Polícia prende secretária de líderes religiosos indiciados por tráfico de pessoas para trabalho escravo em Maringá

13 de agosto de 2021
trabalho escravo
Polícia prendeu os responsáveis pela igreja no mês passado/ Foto - PCPR

Investigadores do Nucria (Núcleo de Proteção a Criança e Adolescente) prenderam na tarde desta quinta-feira, 12, a secretária da igreja das Nações da Poderosa Mão de Deus. Os três líderes religiosos foram presos no fim do mês passado, durante uma operação da Polícia Civil para coibir a prática de aliciamento de crianças e adolescentes com intuito de submetê-las ao trabalho escravo.

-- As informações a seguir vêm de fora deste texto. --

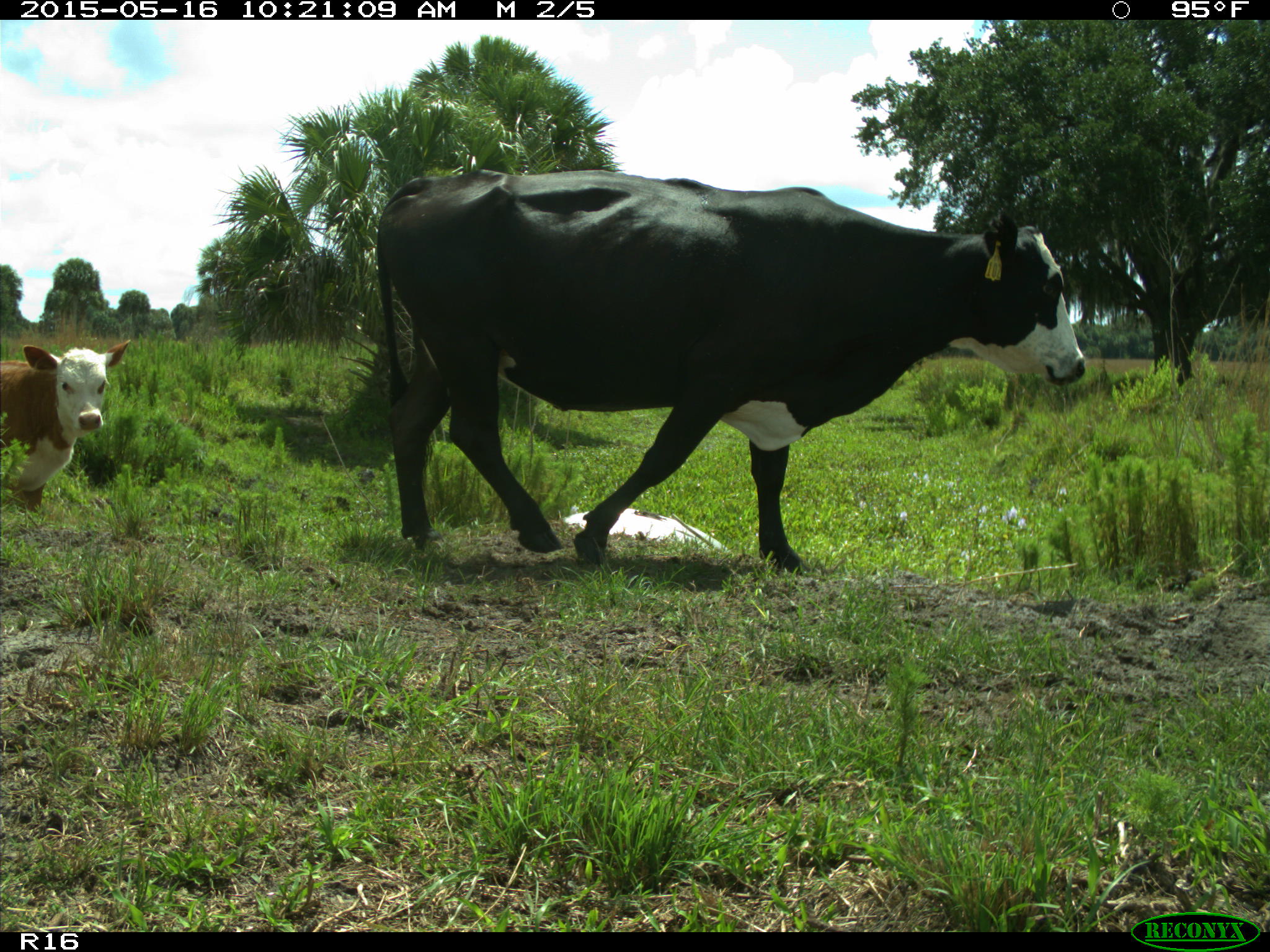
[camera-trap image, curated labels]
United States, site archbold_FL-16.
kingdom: Animalia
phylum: Chordata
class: Mammalia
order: Artiodactyla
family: Bovidae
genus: Bos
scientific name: Bos taurus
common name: domestic cow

A ação de ontem contou com o apoio da 9ª Subdivisão Policial (SDP) de Maringá. Segundo a polícia, a secretaria da igreja era responsável por coordenar e fiscalizar a venda de pizzas por menores de idade em Maringá e região. Ela vai responder pelos crimes de associação criminosa e tráfico de pessoas com a finalidade de submeter a condições análogas à de trabalho escravo.

O caso
Os líderes da igreja são pai, mãe e filho. “Eles utilizavam essas crianças para a venda de pizzas afirmando que a ação seria uma obra divina e que o dinheiro seria doado para crianças com câncer”, explicou a delegada do Nucria (Núcleo de Proteção a Criança e Adolescente) Karen Friedrich responsável pelas investigações e pela operação de sexta.

Segundo a polícia, após o aliciamento, os menores eram submetidos ao trabalho forçado, em jornada excessiva. Os suspeitos ainda obrigavam as crianças a prestar contas relacionadas às vendas, por meio de ameaças e agressões físicas e verbais.

Uma das vítimas, de 13 anos, foi subtraída dos pais para trabalhar como empregada doméstica na casa da família de pastores. Os pais que tentavam contestar os métodos do grupo – de acordo com as investigações – também eram agredidos e ameaçados. A operação apreendeu dinheiro, cheques, documentos, uma pistola, entre outros.

Na igreja onde foram cumpridos os mandados no fim de julho, a Vigilância flagrou grande quantidade de produtos usados na confecção de pizzas armazenadas de forma irregular, fora da temperatura de acondicionamento ideal, sem data de validade e sem procedência.

“Alimentos nessa situação colocam em risco a saúde de quem consome. Não havia condições de higiene adequadas no local”, explica a fiscal da Vigilância Sanitária, Samantha Cristina Bego. Todos os produtos foram apreendidos e serão descartados. A igreja receberá um auto de infração.